Después pasamos varias noches allí, en el club. Una vez nos pusimos a tomar cerveza hasta con Jhonatan, el encargado de la caseta. Y nos despedimos a la media noche porque ya todo lo habían cerrado. O si no, la habríamos seguido.

Cuando yo llegaba al periódico casi siempre lo veía porque él estaba pasando papel para la rotativa, o llevando cosas del almacén o de circulación de un lado para otro, por donde yo tenía que pasar. Y nos saludábamos, como dos buenos amigos. Compartimos muchos buenos ratos y siempre me dejaba esa buena lección: en la vida no hay que rendirse ante nada, hay que hacerle frente y triunfar.

Nos vimos por última vez el día de mi despedida, cuando me devolví a trabajar a Bogotá. Estaba, como siempre, muy sonriente. Nos despedimos con un fuerte abrazo de hermanos. Porque eso éramos. Seguimos conectados por Facebook y frecuentemente él comentaba o compartía o ponía me gusta en algunas de mis publicaciones.
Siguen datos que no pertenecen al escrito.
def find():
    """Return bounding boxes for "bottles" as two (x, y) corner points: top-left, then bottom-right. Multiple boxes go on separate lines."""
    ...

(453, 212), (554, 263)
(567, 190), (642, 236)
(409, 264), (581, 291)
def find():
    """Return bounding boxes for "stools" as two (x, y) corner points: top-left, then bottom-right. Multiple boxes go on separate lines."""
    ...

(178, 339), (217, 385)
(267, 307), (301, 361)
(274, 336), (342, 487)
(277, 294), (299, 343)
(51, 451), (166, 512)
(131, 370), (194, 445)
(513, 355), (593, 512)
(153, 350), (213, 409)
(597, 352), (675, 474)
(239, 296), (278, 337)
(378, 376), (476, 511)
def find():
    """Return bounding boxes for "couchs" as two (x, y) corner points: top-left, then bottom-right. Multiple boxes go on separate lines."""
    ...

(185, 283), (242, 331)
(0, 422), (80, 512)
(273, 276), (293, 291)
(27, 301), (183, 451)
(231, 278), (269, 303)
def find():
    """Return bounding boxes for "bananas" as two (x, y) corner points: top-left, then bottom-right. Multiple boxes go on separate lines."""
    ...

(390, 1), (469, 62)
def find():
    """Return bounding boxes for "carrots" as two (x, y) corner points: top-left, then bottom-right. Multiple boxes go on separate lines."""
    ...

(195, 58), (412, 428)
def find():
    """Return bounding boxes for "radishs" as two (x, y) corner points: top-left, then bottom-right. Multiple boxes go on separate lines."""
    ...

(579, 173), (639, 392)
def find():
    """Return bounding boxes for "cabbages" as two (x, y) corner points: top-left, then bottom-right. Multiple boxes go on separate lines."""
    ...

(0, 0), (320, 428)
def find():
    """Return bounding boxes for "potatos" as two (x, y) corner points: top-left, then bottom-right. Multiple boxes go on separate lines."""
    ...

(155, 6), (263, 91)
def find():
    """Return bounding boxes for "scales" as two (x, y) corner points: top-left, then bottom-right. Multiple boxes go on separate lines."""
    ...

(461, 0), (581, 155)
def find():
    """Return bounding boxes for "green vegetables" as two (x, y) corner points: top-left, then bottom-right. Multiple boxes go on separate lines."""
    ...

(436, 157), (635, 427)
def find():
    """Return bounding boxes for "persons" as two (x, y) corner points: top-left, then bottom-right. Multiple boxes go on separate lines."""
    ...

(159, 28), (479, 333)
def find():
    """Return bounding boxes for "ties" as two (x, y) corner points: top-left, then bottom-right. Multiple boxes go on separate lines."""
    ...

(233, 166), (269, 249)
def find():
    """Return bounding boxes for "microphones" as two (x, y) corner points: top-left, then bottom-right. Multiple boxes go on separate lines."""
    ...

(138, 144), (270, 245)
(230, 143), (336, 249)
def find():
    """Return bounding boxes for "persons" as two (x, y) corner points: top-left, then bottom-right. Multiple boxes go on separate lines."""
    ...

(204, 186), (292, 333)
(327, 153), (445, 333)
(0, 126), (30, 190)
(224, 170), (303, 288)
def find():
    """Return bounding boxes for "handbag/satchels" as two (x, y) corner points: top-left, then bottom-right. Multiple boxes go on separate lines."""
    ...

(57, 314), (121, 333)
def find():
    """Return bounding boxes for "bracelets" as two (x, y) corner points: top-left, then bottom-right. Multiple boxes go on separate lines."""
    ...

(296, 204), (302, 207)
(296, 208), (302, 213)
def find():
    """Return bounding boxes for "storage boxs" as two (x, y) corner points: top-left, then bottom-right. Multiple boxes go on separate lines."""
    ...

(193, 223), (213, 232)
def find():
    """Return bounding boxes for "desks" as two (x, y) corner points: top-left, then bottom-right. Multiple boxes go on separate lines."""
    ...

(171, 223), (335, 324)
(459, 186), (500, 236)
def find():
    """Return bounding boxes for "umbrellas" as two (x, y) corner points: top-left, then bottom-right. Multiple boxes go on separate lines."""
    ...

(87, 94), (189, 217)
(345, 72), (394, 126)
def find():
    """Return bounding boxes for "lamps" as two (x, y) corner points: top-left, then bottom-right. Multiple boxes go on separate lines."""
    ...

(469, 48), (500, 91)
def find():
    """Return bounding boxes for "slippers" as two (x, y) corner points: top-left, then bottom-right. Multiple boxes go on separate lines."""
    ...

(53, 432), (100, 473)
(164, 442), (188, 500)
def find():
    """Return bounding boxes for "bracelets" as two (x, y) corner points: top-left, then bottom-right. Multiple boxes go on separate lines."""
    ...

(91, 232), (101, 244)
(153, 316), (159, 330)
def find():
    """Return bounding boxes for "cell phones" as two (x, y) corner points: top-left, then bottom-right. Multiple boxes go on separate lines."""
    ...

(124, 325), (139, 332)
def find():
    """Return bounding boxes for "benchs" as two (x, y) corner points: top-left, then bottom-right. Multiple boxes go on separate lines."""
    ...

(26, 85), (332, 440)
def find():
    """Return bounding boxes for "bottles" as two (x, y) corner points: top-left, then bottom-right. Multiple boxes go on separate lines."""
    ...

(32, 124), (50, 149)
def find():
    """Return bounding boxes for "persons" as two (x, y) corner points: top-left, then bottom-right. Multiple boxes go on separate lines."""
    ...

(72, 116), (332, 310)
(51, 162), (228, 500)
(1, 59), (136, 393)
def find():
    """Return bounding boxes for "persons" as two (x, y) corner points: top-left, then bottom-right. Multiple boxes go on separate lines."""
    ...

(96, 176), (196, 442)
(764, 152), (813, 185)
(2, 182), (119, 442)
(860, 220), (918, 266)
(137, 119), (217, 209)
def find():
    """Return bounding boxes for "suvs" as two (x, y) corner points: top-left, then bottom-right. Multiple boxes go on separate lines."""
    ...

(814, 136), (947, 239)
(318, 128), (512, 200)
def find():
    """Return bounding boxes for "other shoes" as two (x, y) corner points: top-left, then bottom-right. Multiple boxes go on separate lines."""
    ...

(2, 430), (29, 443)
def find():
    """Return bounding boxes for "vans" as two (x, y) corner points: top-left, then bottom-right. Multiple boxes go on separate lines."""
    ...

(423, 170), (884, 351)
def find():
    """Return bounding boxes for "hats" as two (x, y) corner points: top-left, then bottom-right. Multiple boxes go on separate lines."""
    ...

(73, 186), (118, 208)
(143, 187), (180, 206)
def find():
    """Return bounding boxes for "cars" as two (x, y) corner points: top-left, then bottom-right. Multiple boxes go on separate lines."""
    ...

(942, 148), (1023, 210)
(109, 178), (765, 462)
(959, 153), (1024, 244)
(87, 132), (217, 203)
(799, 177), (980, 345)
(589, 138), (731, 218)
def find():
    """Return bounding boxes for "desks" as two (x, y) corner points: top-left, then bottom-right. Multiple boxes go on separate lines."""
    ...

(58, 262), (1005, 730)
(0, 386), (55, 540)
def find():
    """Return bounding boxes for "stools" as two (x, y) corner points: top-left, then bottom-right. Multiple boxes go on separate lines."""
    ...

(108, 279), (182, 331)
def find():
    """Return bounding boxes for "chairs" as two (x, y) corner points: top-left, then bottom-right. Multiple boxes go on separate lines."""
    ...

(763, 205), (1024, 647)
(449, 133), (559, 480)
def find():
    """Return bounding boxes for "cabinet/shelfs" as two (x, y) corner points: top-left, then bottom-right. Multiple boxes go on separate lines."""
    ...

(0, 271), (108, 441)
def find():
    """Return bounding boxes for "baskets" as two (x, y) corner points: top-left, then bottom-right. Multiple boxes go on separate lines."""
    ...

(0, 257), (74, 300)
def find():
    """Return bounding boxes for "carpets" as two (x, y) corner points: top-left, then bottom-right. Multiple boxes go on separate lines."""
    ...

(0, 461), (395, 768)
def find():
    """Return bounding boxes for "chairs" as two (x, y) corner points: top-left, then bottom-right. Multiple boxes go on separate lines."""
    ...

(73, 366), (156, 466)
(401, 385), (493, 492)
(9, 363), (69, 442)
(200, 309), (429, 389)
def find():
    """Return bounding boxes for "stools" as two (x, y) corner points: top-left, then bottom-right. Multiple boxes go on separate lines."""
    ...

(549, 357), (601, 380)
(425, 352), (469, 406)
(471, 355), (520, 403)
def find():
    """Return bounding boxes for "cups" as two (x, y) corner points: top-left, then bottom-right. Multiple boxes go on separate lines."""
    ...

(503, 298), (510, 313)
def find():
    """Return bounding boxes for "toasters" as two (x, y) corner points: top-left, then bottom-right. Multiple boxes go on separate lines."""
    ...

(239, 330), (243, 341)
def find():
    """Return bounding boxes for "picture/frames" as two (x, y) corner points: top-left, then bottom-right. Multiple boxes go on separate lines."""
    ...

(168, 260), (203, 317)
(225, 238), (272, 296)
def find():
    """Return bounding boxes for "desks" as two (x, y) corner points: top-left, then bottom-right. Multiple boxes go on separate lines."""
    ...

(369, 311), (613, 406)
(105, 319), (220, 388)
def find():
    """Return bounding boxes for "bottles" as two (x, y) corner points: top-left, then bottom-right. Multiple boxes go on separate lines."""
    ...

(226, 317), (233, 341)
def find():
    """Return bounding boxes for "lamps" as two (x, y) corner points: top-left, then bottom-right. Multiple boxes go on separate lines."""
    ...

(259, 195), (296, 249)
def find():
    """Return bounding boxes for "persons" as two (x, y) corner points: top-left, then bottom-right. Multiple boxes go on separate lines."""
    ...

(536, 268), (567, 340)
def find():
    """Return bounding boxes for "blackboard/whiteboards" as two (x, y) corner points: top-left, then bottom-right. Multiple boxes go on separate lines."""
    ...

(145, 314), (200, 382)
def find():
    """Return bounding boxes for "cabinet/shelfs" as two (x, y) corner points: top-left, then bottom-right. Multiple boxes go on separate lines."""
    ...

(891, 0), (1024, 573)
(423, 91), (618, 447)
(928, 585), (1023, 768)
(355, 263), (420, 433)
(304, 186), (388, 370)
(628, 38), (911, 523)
Hasta que un día vi un mensaje de WhatsApp. Un excompañero decía algo así como ‘Te recordamos Jhofred’. No decía ‘Te seguiremos recordando’ o algo así, pero fue suficiente para que se me prendieran las alarmas. Llamé de inmediato al excompañero a ver qué pasaba. ‘Es que murió ayer por algo que comió y le cayó mal’, me dijo.

El alma me dio un vuelco, los ojos se me nublaron, la voz no me salía. No sé si colgué sin despedirme de mi excompañero o no. Solo me tomé el rostro a dos manos y me puse a llorar en mi oficina del Ministerio de Comercio, Industria y Turismo en Bogotá. Nadie se dio cuenta, por fortuna.

Entré a su Facebook y le puse este mensaje: “Jhofred, desafortunadamente hoy le escribo para que le llegue un mensaje al cielo. Quisiera dárselo aquí, en la tierra, con un inmenso abrazo. Mi mensaje es que lo llevaré por siempre en el alma. Usted me enseñó muchas cosas con su manera de ser. Siempre yendo hacia adelante, con respeto por los demás, con toda esa inteligencia suya; con esa capacidad de raciocinio, esa preocupación por su tierra, por su país y esas ganas de dar más y más, luchando a diario para ser siempre mejor. Lo vi trabajar duro, porque usted era un convencido de que había que salir adelante bien, honradamente. Y así lo hizo. Usted es un ejemplo para los jóvenes de su edad y para los de todas las edades. Usted me enseñó a estimarlo muchísimo por ser quien era. Por sus valores. Hermano, sé que hoy está en los brazos de Dios y que Él lo cobija con su manto. Y hasta allá extiendo mis brazos para darle ese abrazo inmenso. Amigos por siempre, Jhofred… Amigos por siempre!!!!”.